After I gutpunched the guy and left him trembling in a pool of stale coffee and broken donuts, I thought about his query. And I came to the conclusion that, honestly, I don’t give a damn if we play the Yankees, the Indians, the Mormon Tabernacle Choir, Maroon 5, Conrad Bain and His Robots of Death or The Randy Quaid Clone Army. I just want to win the World Series.

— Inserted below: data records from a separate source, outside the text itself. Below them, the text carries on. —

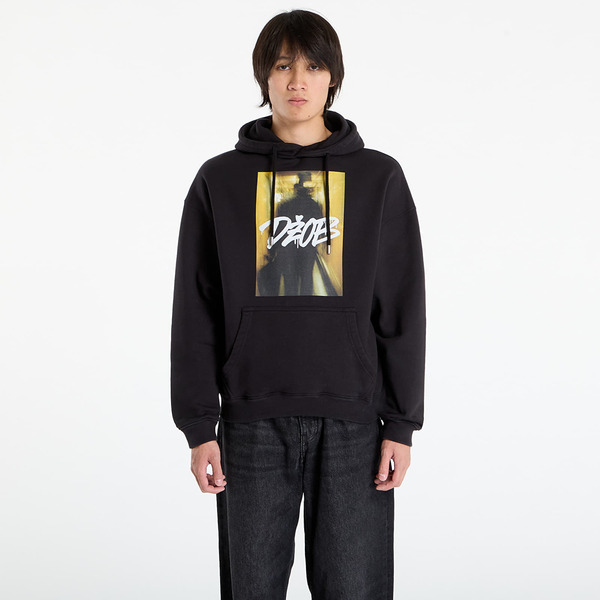  Sweatshirt Ftshp X Džob Hoodie Unisex Black S 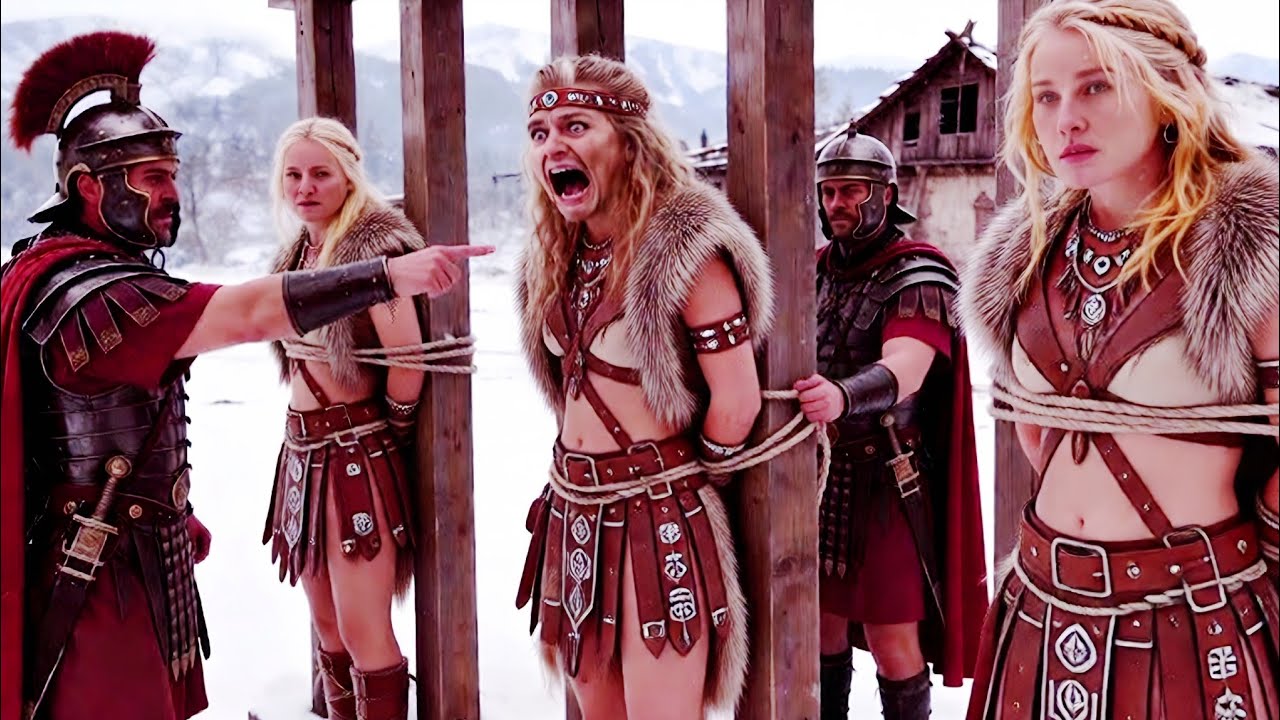 What Roman Soldiers Did to the Wives of Defeated Tribal Chiefs Was Unspeakable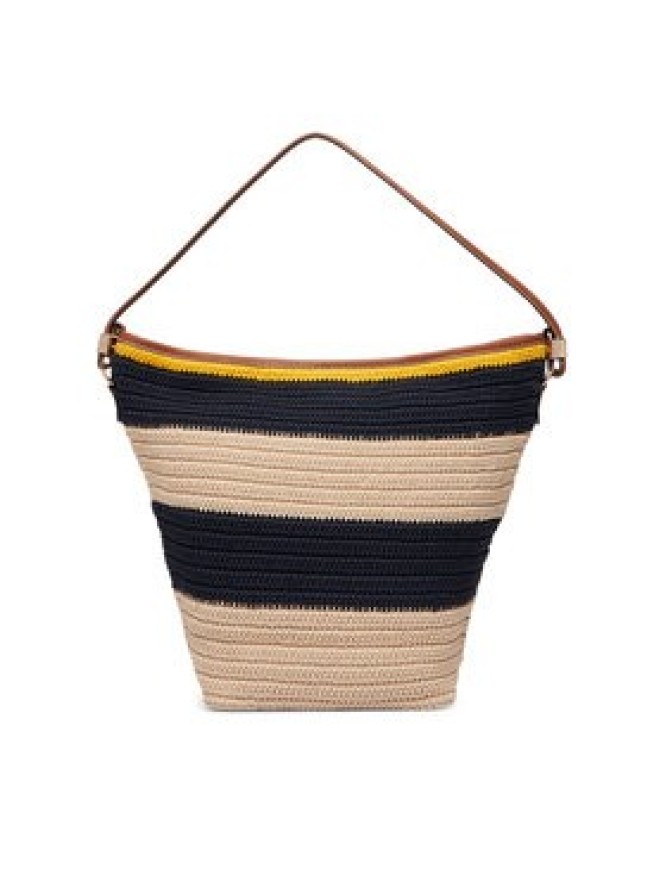 Tommy Hilfiger Torebka Th Nautical Bucket Crochet Str AW0AW18814 Kolorowy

Yankees vs. Red Sox? Yes, it’s good, wholesome, Neilsen-friendly entertainment, which MLB and FOX could no doubt market to the hilt. And I wouldn’t mind seeing Youk belt a grannie off that bloated Joba fellow. But I just want to see us beat whomever we play next and advance to the World Series. We made our grand statement against the Yanks in 2004, pulling off the single greatest comeback in ALCS history. We proved we weren’t afraid of ghosts, didn’t have to kneel at the altar of the Brain of Torre, didn’t have to run cowering everytime Jeets took bat and hand and advanced to the plate. We shocked the world, as El Bencho noted at the time, and left the Yankees staggering out the side door, wondering how in the f@#k we’d wrested the title from their pudgy digits.
Tonight, the Yankees could be eliminated from postseason play. Or they might not be. Either way, I just want our boys to be clean and hungry and ready for whomever heads to Fenway Friday night.